Lines from a data source:
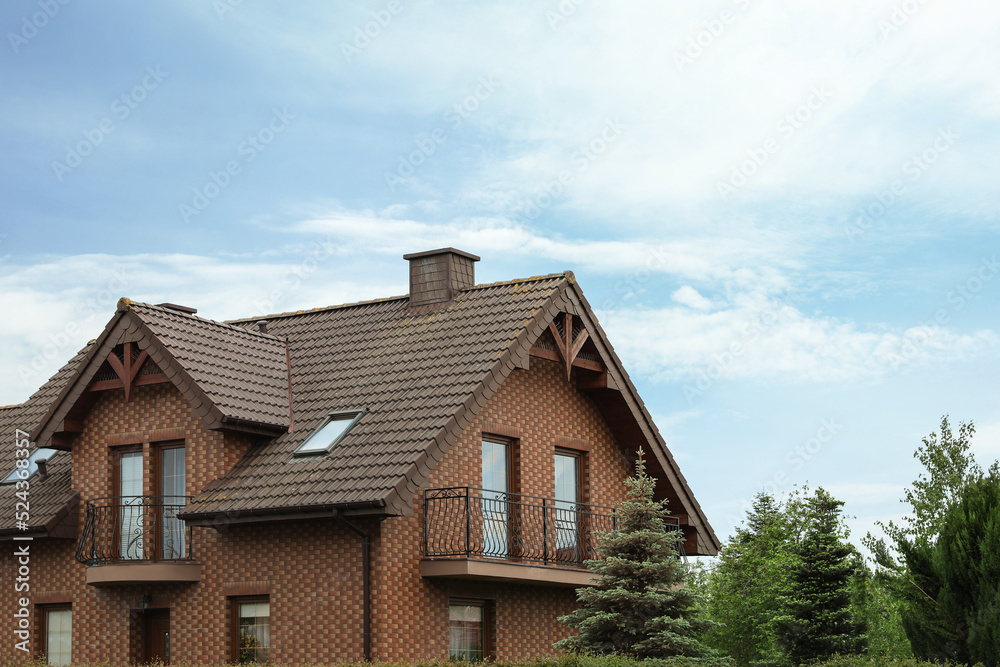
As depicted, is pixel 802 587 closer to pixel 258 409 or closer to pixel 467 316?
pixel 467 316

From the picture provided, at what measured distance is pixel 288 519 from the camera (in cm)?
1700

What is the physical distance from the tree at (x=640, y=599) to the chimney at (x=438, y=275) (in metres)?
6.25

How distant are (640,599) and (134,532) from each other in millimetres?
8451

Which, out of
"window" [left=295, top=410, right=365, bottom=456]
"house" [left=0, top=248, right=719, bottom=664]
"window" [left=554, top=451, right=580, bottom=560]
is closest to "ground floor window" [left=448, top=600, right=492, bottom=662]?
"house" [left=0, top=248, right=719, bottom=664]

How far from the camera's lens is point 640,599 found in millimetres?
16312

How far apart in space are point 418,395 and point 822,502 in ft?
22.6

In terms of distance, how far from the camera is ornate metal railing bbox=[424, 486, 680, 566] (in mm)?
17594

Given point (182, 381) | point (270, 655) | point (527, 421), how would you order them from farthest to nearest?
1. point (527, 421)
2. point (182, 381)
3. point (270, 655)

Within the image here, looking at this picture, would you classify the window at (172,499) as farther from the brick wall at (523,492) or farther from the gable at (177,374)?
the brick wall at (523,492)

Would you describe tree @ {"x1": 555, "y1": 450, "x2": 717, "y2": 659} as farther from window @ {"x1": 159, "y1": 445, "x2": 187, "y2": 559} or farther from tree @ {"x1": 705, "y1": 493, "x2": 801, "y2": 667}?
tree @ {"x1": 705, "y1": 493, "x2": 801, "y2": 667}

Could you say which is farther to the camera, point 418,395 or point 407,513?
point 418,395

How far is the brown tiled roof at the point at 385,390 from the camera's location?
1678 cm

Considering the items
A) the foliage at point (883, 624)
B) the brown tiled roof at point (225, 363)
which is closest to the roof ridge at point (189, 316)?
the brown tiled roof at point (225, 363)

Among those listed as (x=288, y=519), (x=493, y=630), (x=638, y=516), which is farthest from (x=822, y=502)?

» Instructions to follow:
Put the lines above into a numbered list, skipping any blank lines. Leave the pictures out of your answer.

» Reply to the task:
1. As depicted, is pixel 802 587 closer to pixel 258 409 or closer to pixel 467 316?
2. pixel 467 316
3. From the picture provided, at what measured distance is pixel 288 519 from the camera (in cm)?
4. 1700
5. What is the physical distance from the tree at (x=640, y=599) to the chimney at (x=438, y=275) (in metres)?
6. 6.25
7. How distant are (640,599) and (134,532) from each other in millimetres?
8. 8451
9. Which, out of
10. "window" [left=295, top=410, right=365, bottom=456]
11. "house" [left=0, top=248, right=719, bottom=664]
12. "window" [left=554, top=451, right=580, bottom=560]
13. is closest to "ground floor window" [left=448, top=600, right=492, bottom=662]?
14. "house" [left=0, top=248, right=719, bottom=664]
15. How far from the camera's lens is point 640,599 found in millimetres?
16. 16312
17. How far apart in space are point 418,395 and point 822,502 in ft?
18. 22.6
19. In terms of distance, how far from the camera is ornate metal railing bbox=[424, 486, 680, 566] (in mm)?
20. 17594
21. Given point (182, 381) | point (270, 655) | point (527, 421), how would you order them from farthest to nearest?
22. 1. point (527, 421)
23. 2. point (182, 381)
24. 3. point (270, 655)
25. Within the image here, looking at this picture, would you classify the window at (172,499) as farther from the brick wall at (523,492) or farther from the gable at (177,374)?
26. the brick wall at (523,492)
27. Would you describe tree @ {"x1": 555, "y1": 450, "x2": 717, "y2": 659} as farther from window @ {"x1": 159, "y1": 445, "x2": 187, "y2": 559} or farther from tree @ {"x1": 705, "y1": 493, "x2": 801, "y2": 667}?
28. tree @ {"x1": 705, "y1": 493, "x2": 801, "y2": 667}
29. Could you say which is farther to the camera, point 418,395 or point 407,513?
30. point 418,395
31. How far is the brown tiled roof at the point at 385,390 from the camera's location?
32. 1678 cm
33. Considering the items
34. A) the foliage at point (883, 624)
35. B) the brown tiled roof at point (225, 363)
36. which is closest to the roof ridge at point (189, 316)?
37. the brown tiled roof at point (225, 363)
38. Among those listed as (x=288, y=519), (x=493, y=630), (x=638, y=516), which is farthest from (x=822, y=502)?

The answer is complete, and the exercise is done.